──────── PROVIDED DATA ────────

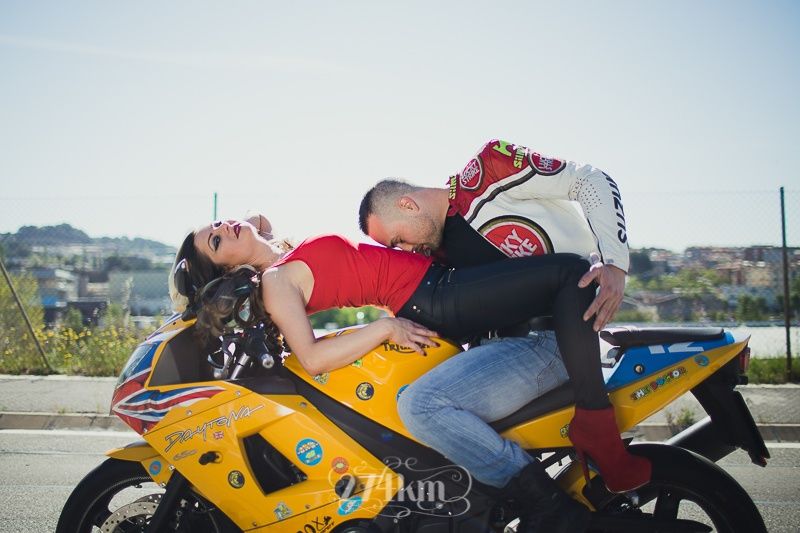 Las mejores fotos de parejas en moto con 274km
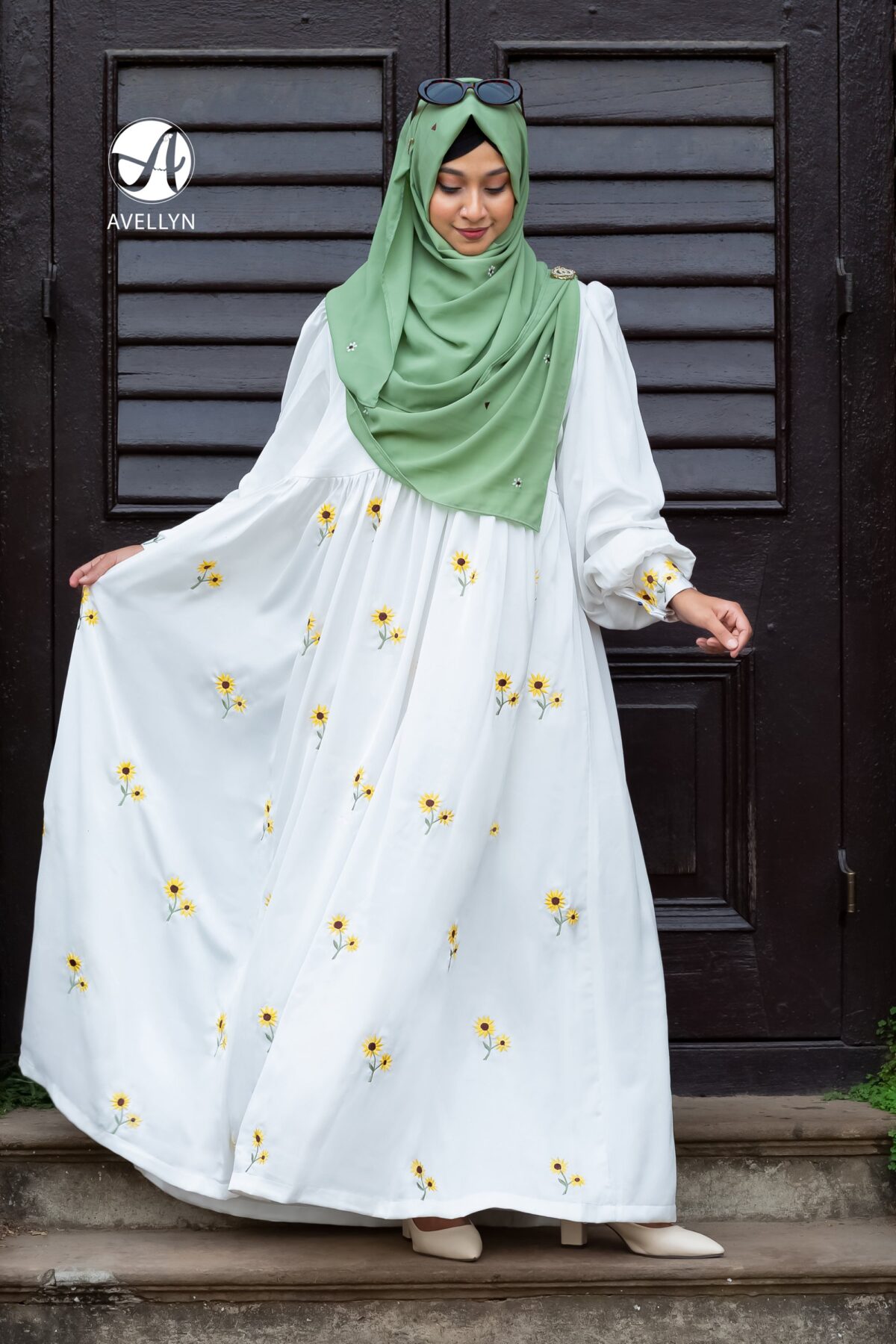 Sunflower Silk Abaya - Image 3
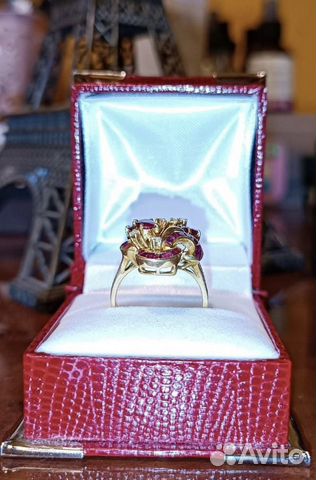 Золотое кольцо с рубинами и бриллиантами объявление продам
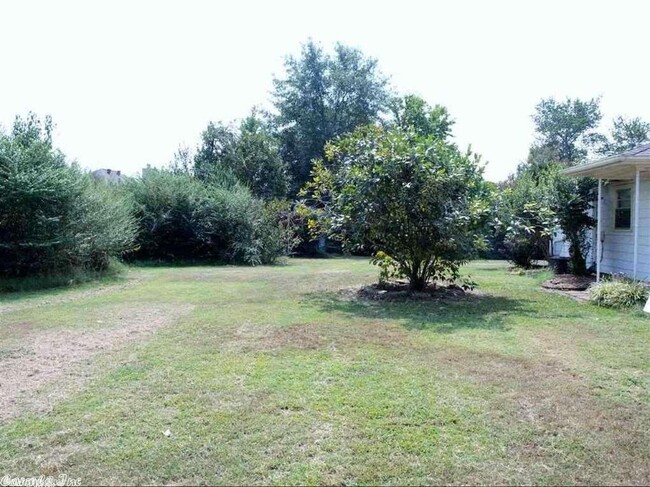 Foto del edificio - 11448 W David O Dodd Rd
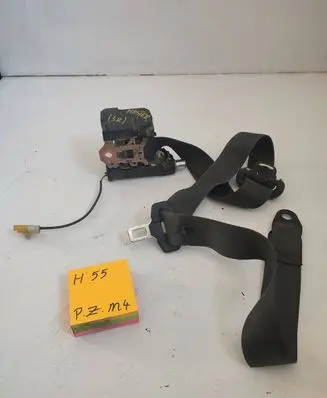 Renault Master II Middle seatbelt (rear) 33046212C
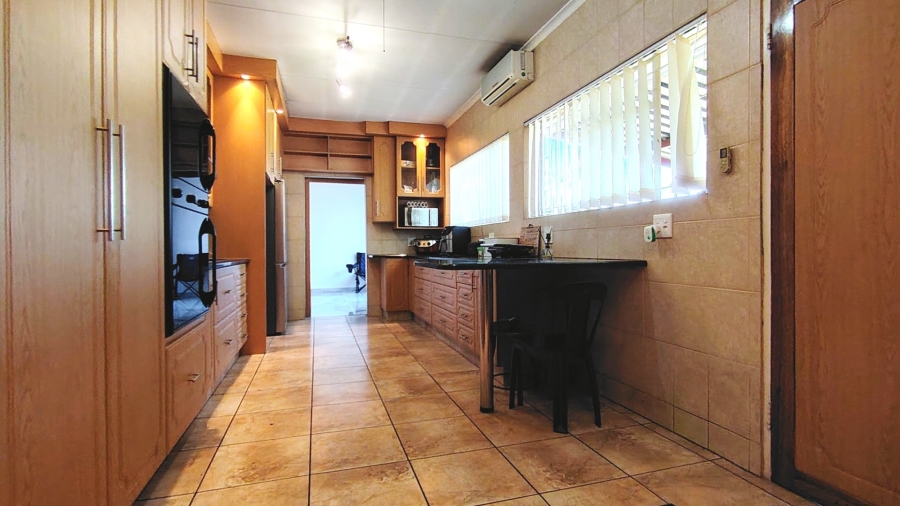 4 Bedroom Property for Sale in Vanderbijlpark SE 2 Gauteng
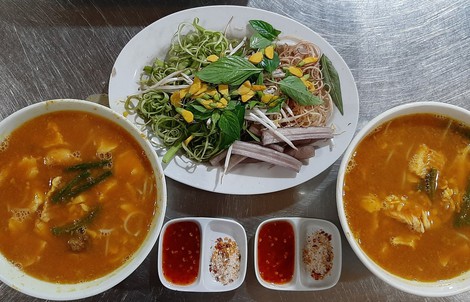 Đi chợ hoa, ăn hàng mê mệt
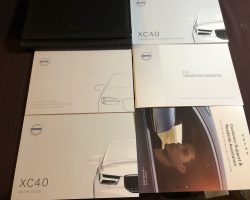 2021 Volvo XC40 Owner's Manual Set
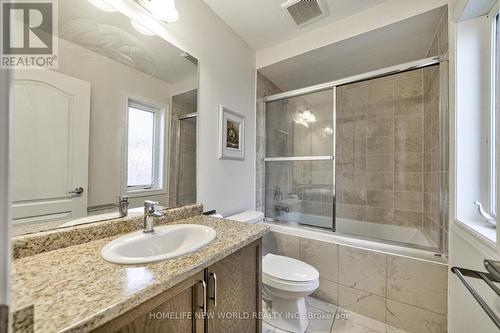 509 Clifford Perry Place, Newmarket, ON - Indoor Photo Showing Bathroom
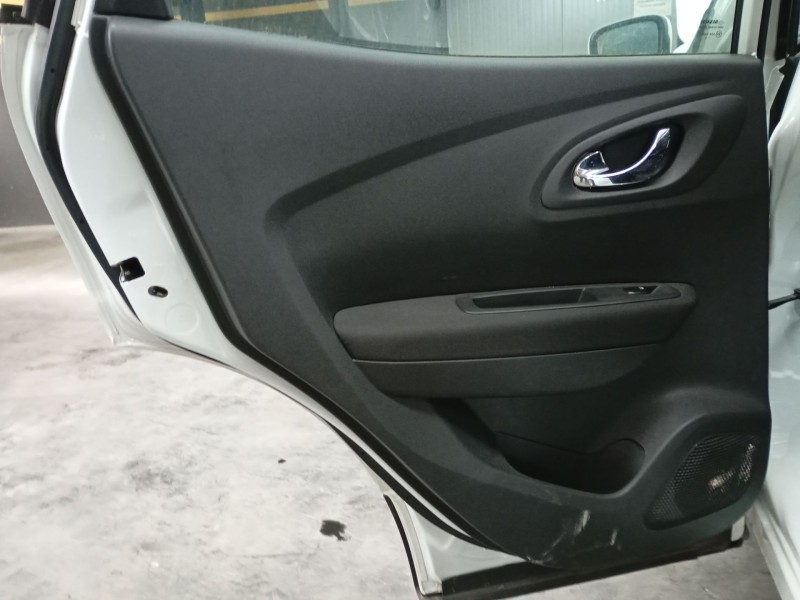 Recambio de guarnecido puerta trasera izquierda para renault kadjar (ha_, hl_) 1.5 dci 110 (hla3) referencia OEM IAM   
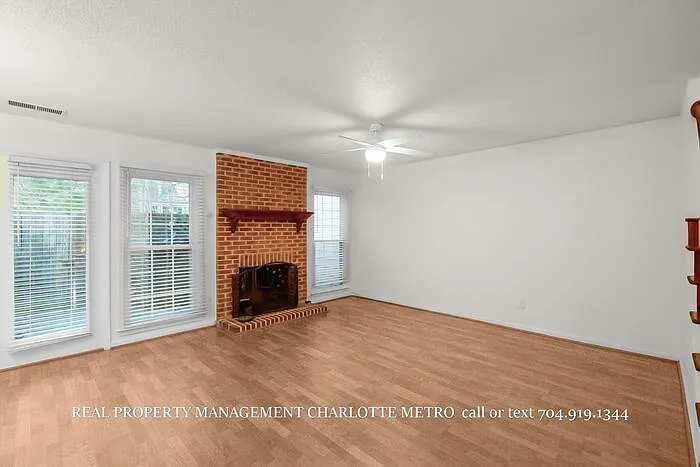 9451 Kings Falls Dr — Photo 20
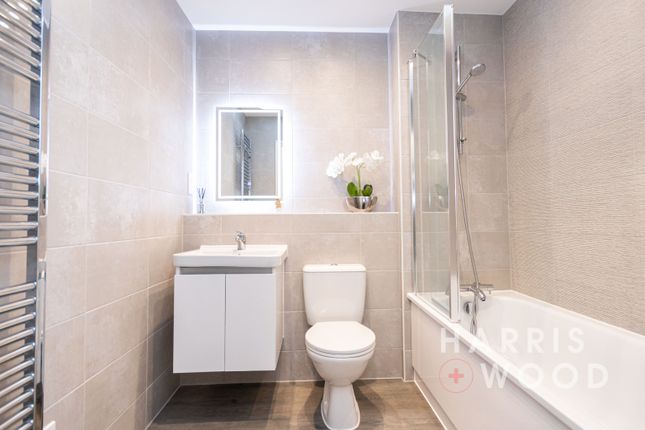 30, Doughton Road, Colchester photo 4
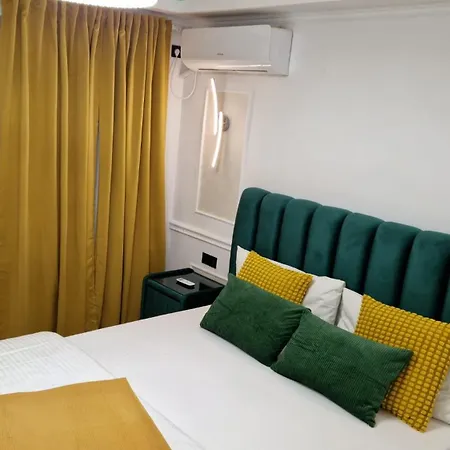 Lipscani Old Town Center Boekarest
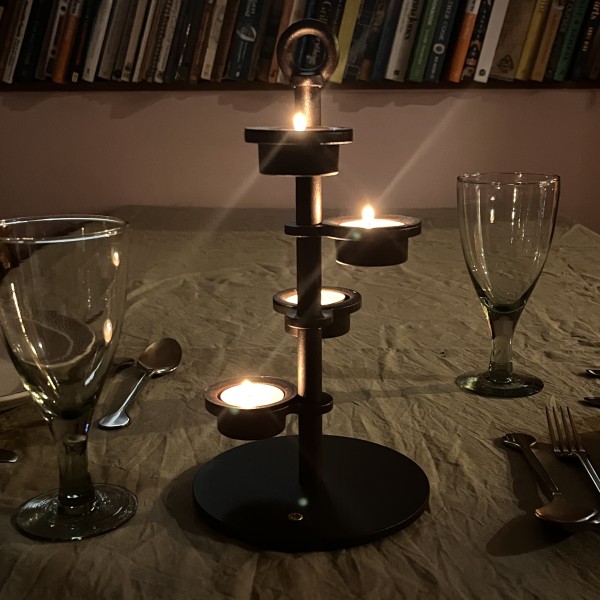 Candlestick with 4 tea lights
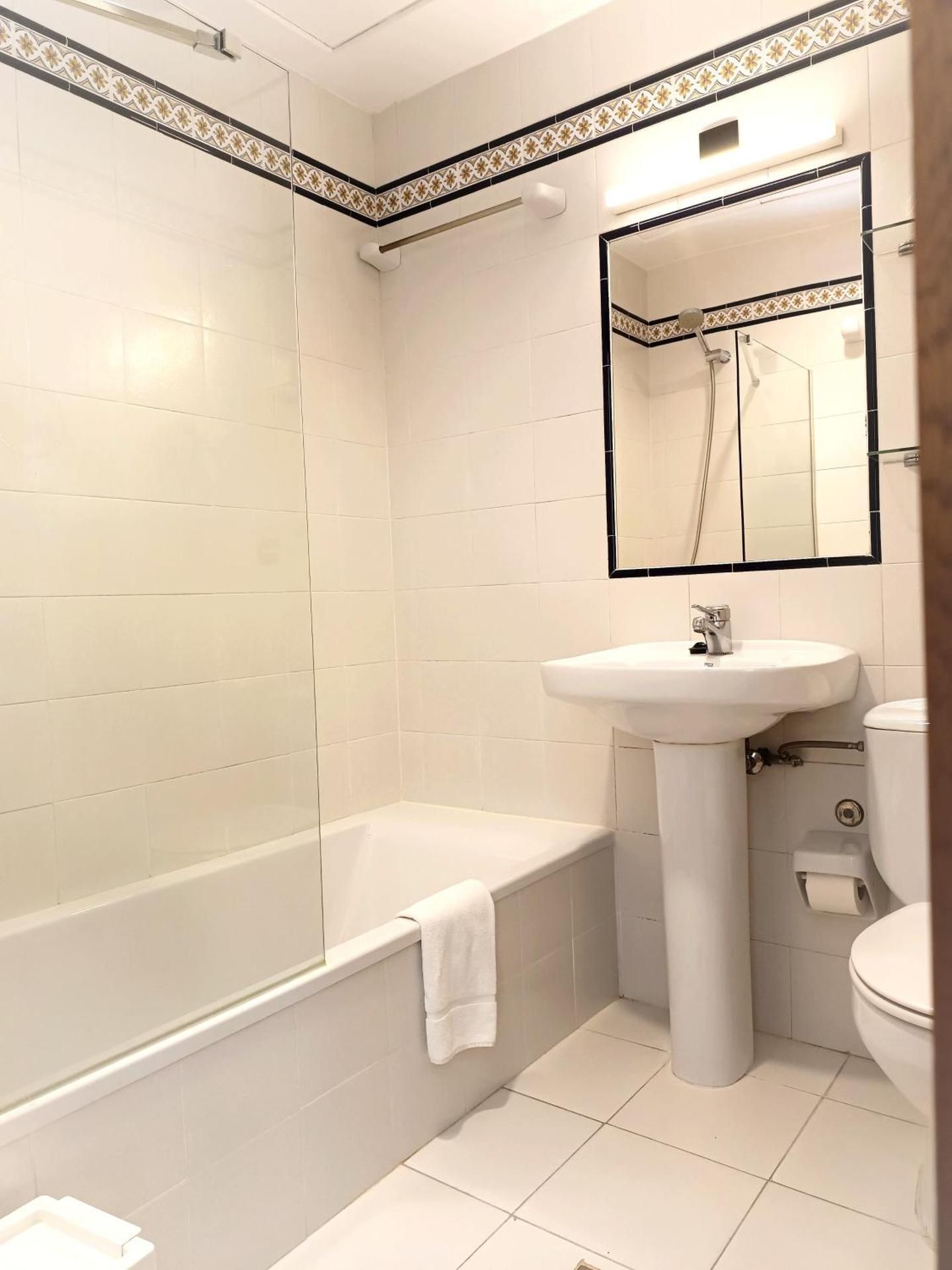 Superior Twin Room with Garden View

────────

EXERCISE: From the line that contains "Đi chợ hoa, ăn hàng mê mệt" down to the final line of the entries above, please copy each line exactly, excluding pictures.

FINAL ANSWER:
 Đi chợ hoa, ăn hàng mê mệt
 2021 Volvo XC40 Owner's Manual Set
 509 Clifford Perry Place, Newmarket, ON - Indoor Photo Showing Bathroom
 Recambio de guarnecido puerta trasera izquierda para renault kadjar (ha_, hl_) 1.5 dci 110 (hla3) referencia OEM IAM   
 9451 Kings Falls Dr — Photo 20
 30, Doughton Road, Colchester photo 4
 Lipscani Old Town Center Boekarest
 Candlestick with 4 tea lights
 Superior Twin Room with Garden View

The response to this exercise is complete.